Data provided
——————

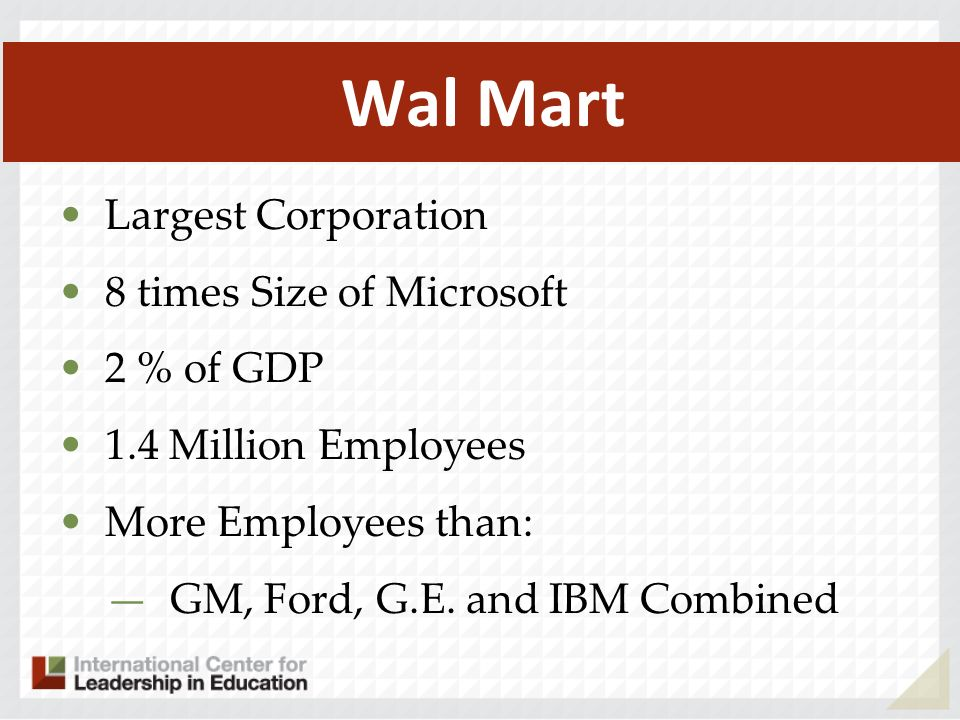 Wal Mart Largest Corporation 8 times Size of Microsoft 2 % of GDP 1.4 Million Employees More Employees than: GM, Ford, G.E. and IBM Combined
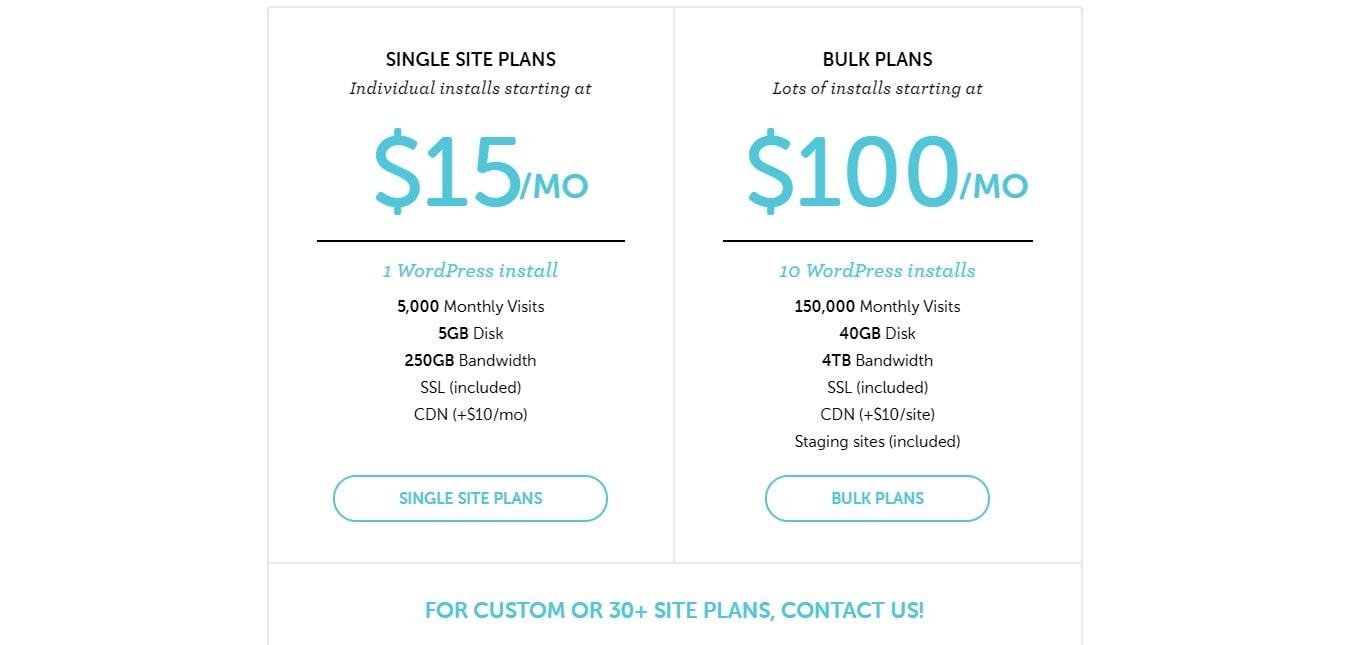 bulk plan
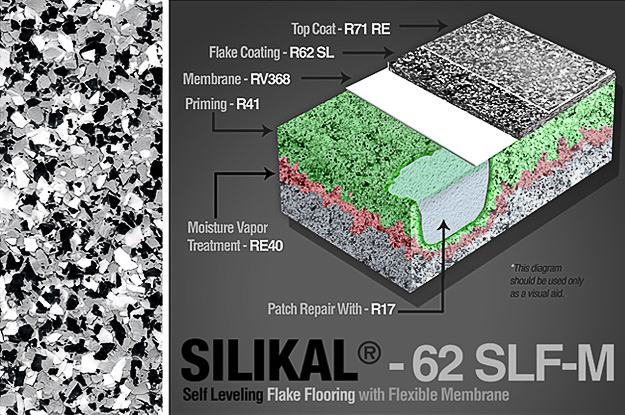 acrylic-flooring-flake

——————

Directions
A word-for-word copy of all the data, without pictures, is the expected output.

Exercise response
 Wal Mart Largest Corporation 8 times Size of Microsoft 2 % of GDP 1.4 Million Employees More Employees than: GM, Ford, G.E. and IBM Combined
 bulk plan
 acrylic-flooring-flake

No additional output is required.